==== Extracted text ====
How to use Vector masks in Photoshop

A mask is a tool that allows you to separate a part of an image from the image background. Once separated, you can make edits to that part only (for example, special effects or color balance), or use the mask to completely remove the background. Masks can be created using both pixels and vector paths in Adobe Photoshop, although masks created with vector tools are usually always more accurate than masks created with pixel-based tools. Moreover, vector masks are easier to edit in the future. Here we’ll show How to make vector mask in Photoshop in an easy way. So let’s jump to it.

Steps on how to use vector masks in Photoshop –

Open an image

In Photoshop, open an image (File > Open). Or simply press ‘Ctrl+O’.

Draw path around the object

Using the Pen Tool, begin to draw a path around the outside of your object. As a basic rule, try to stay within the item’s borders. You will get a much cleaner effect if you avoid including different colored edge pixels in your final image.
==== Data listing ====
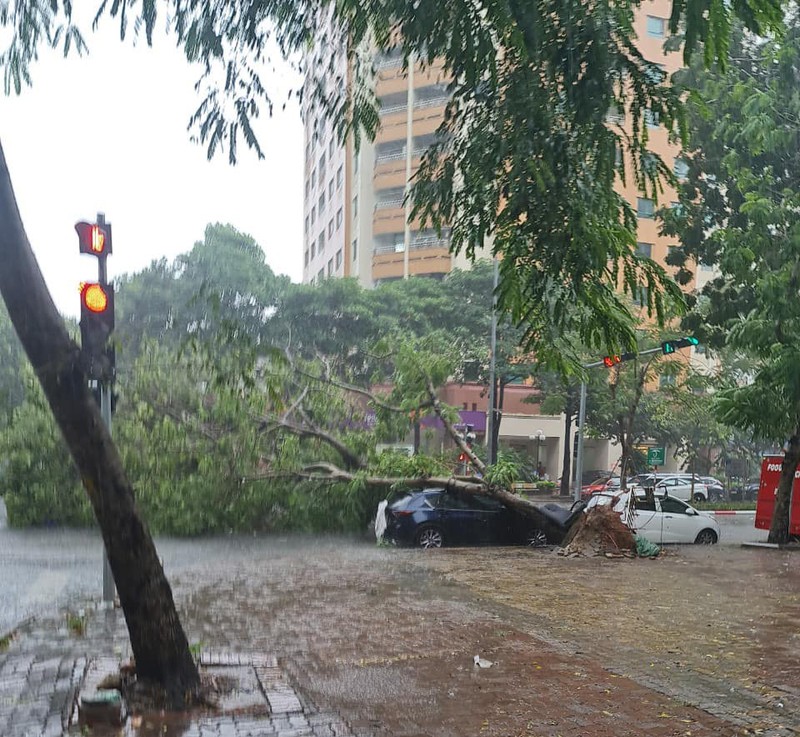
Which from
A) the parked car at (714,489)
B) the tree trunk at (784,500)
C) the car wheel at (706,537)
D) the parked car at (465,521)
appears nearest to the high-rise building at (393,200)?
the parked car at (714,489)

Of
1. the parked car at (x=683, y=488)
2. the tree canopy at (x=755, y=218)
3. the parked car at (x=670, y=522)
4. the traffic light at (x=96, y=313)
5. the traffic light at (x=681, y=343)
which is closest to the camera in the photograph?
the traffic light at (x=96, y=313)

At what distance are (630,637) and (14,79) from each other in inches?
287

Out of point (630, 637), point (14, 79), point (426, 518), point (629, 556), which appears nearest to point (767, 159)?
point (629, 556)

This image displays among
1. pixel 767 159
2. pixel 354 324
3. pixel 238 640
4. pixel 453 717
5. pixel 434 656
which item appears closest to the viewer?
pixel 453 717

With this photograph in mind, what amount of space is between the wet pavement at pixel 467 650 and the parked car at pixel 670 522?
6154 millimetres

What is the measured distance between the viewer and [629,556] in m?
17.1

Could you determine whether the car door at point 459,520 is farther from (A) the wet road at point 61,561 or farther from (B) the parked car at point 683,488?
(B) the parked car at point 683,488

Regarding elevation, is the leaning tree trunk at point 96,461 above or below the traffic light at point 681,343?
below

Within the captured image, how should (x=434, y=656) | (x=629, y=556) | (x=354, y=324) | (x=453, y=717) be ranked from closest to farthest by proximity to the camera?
1. (x=453, y=717)
2. (x=434, y=656)
3. (x=629, y=556)
4. (x=354, y=324)

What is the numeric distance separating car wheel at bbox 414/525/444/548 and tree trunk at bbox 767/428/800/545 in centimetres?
807

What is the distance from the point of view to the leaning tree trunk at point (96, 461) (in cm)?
564

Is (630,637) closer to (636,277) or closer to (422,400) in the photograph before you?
(636,277)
====
- _Work instructions_
Print everything in the vector masks guide above from "Draw path around" down to "your final image.", with the wording unchanged.

- _Solution below_
Draw path around the object

Using the Pen Tool, begin to draw a path around the outside of your object. As a basic rule, try to stay within the item’s borders. You will get a much cleaner effect if you avoid including different colored edge pixels in your final image.